To paraphrase Robert De Niro’s observation in Casino, that Vegas does for wise guys what Lourdes does for humpbacks and cripples, then Broadway does the same for film stars, rejuvenating and legimitizing them after career setbacks. The last time Oscar nominee Uma Thurman was onstage was in 1999, when she appeared in a stylish (and unsuccessful) revival of The Misanthrope. Classically equipped co-star Roger Rees had a much easier time of it than she did, and she returned to Hollywood and peak Uma in Kill Bill. In her Broadway debut, she’s neither humpback nor cripple, and looks smashing in some fashionable ensembles via the great costume designer Jane Greenwood, in a play that recalls one of her best movies–reoriented.

That would be Dangerous Liaisons (1988), where she played the innocent destroyed by guile.
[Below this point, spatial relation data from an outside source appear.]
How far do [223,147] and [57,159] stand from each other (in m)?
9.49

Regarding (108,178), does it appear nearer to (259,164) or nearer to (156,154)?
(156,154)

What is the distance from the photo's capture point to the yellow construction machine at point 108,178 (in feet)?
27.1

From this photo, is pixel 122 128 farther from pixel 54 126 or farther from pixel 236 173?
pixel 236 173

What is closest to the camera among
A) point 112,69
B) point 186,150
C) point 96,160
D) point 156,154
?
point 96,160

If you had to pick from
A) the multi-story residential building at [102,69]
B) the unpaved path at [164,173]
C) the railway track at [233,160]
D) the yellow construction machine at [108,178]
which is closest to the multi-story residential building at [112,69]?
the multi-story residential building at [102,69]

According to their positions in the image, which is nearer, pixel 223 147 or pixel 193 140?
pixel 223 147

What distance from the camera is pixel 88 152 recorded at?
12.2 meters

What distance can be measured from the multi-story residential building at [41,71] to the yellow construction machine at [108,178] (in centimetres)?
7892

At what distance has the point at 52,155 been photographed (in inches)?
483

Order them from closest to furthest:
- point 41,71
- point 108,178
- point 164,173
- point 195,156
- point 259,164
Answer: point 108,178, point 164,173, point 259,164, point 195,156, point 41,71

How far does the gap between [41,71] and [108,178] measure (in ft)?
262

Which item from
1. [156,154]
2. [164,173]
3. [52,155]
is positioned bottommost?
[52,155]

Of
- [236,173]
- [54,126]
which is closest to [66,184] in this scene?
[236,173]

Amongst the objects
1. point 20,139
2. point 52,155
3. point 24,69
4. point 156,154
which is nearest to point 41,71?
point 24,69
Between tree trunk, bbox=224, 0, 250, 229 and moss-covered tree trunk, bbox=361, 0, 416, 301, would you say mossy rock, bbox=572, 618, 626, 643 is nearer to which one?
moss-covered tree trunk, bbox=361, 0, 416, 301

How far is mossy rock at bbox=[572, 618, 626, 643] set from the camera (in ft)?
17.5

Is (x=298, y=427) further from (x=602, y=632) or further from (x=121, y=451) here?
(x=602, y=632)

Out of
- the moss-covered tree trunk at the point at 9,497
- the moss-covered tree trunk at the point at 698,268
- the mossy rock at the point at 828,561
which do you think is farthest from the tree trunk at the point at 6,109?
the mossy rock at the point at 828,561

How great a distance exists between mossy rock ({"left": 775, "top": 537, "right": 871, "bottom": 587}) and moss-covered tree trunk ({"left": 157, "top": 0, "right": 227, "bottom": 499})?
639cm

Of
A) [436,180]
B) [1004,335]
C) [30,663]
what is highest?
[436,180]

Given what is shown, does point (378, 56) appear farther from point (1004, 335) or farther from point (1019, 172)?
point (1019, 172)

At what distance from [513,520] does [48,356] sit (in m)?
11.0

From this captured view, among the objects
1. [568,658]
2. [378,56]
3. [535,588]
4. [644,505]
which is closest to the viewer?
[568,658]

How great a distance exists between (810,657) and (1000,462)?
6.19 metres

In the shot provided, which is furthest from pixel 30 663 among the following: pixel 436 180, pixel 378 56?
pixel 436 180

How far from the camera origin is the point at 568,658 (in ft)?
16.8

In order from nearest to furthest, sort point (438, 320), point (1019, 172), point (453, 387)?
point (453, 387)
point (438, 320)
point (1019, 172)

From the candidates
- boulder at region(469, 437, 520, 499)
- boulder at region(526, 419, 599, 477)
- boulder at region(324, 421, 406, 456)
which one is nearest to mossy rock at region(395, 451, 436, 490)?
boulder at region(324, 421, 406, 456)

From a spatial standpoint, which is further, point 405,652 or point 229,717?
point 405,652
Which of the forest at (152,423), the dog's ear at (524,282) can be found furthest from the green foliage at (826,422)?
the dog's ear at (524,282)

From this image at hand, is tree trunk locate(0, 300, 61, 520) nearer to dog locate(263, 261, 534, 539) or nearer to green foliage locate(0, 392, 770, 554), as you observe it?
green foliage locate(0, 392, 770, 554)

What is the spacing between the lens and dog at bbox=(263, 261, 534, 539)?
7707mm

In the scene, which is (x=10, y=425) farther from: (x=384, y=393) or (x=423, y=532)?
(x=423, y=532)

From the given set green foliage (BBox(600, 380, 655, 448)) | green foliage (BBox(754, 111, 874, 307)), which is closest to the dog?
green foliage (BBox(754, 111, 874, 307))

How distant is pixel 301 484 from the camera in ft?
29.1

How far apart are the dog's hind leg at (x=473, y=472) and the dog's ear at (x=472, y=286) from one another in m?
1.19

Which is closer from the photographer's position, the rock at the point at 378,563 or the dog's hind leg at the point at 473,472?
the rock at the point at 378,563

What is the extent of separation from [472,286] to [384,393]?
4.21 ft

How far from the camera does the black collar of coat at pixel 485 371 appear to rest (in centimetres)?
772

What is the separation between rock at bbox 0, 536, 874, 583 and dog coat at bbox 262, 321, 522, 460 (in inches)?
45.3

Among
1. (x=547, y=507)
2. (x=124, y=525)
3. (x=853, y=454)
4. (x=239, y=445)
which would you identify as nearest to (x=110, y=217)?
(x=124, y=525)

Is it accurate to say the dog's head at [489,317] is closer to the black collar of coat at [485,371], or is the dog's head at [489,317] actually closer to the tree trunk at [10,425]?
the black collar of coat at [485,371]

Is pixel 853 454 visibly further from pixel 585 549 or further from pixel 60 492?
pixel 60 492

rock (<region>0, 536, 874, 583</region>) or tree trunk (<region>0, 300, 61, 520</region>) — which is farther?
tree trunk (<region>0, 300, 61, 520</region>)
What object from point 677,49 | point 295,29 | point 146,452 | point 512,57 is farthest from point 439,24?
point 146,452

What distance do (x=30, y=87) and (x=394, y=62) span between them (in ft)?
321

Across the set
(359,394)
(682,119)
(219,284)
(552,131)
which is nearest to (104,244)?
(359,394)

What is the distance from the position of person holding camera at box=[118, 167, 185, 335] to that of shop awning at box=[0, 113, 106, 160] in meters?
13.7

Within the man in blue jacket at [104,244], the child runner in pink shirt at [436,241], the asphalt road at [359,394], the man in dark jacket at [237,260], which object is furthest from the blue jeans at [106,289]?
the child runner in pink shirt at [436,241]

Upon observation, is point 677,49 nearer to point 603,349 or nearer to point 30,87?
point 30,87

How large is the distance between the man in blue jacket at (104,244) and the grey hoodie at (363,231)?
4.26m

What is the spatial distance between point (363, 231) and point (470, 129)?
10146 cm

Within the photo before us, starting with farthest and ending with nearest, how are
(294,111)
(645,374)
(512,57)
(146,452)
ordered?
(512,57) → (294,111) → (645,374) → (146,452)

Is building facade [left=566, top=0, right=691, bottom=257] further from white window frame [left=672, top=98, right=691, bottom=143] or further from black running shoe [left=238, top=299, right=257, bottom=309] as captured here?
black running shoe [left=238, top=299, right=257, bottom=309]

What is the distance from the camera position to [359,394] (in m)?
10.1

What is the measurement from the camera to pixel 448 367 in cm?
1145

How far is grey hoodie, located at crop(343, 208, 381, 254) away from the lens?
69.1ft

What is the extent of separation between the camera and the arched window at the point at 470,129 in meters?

Here she graduates to something resembling the devious Glenn Close part. But Chloe, a would-be Washington, D.C. hostess, is also something of a blank, with no particular politics and few apparent interests except minding her ambitious husband, Tom (Josh Lucas), as he jockeys for a federal judgeship in the current administration. The play, by House of Cards creator Beau Willimon, is very au courant, and seemed to have been updated the very week I saw it, with fresh references. (Like a rash of Trump appointees, Tom, a tax attorney, has few credentials.) But the show, inspired by 19th century French drama and reworked since its 2013 debut at South Coast Repertory, traffics in more timeless intrigue. Chloe is carrying on an affair with a banker, Peter (Marton Csokas), who may be of some help to Tom’s aspirations, and has also beguiled the new chief of the Federal Reserve, Jeanette (Blair Brown). Or is it bamboozled? Jeanette’s daughter, Rebecca (Phillipa Soo), a Harvard Law graduate, has a role to play in all this, as the plot thickens.

Or, rather, thins out–toward the end of this 85-minute drama, a big twist attempts to wrench what was a mild comedy of manners into something more substantive. It doesn’t work. Thurman nails the basics but Willimon and director Pam McKinnon haven’t done enough to deepen the undercurrents swirling around the passive Chloe, and the climactic reveals are forced. (It doesn’t help that while you’re forgetting the show you’re thinking less of the capitol and more of the sexual harassment scandal, which the actress, a “first lady of Miramax,” promises revelations about, and the author, a close associate of Kevin Spacey’s, has tried to disentangle himself from.) It’s not badly done, with Brown squeezing the full tartness from her lines, Soo dropping the cuteness from her starring role in the flop Amelie musical, and the men suitably craven in the vicinity of the unknowable, possibly quite calculating Chloe. Derek McLane has crafted a handsome pair of sets for this drawing room melodrama, an up-to-the-minute throwback to a different era of Broadway, where shows like this were more the norm. Nowadays, TV, including the TV of its playwright, has rendered The Parisian Woman superfluous.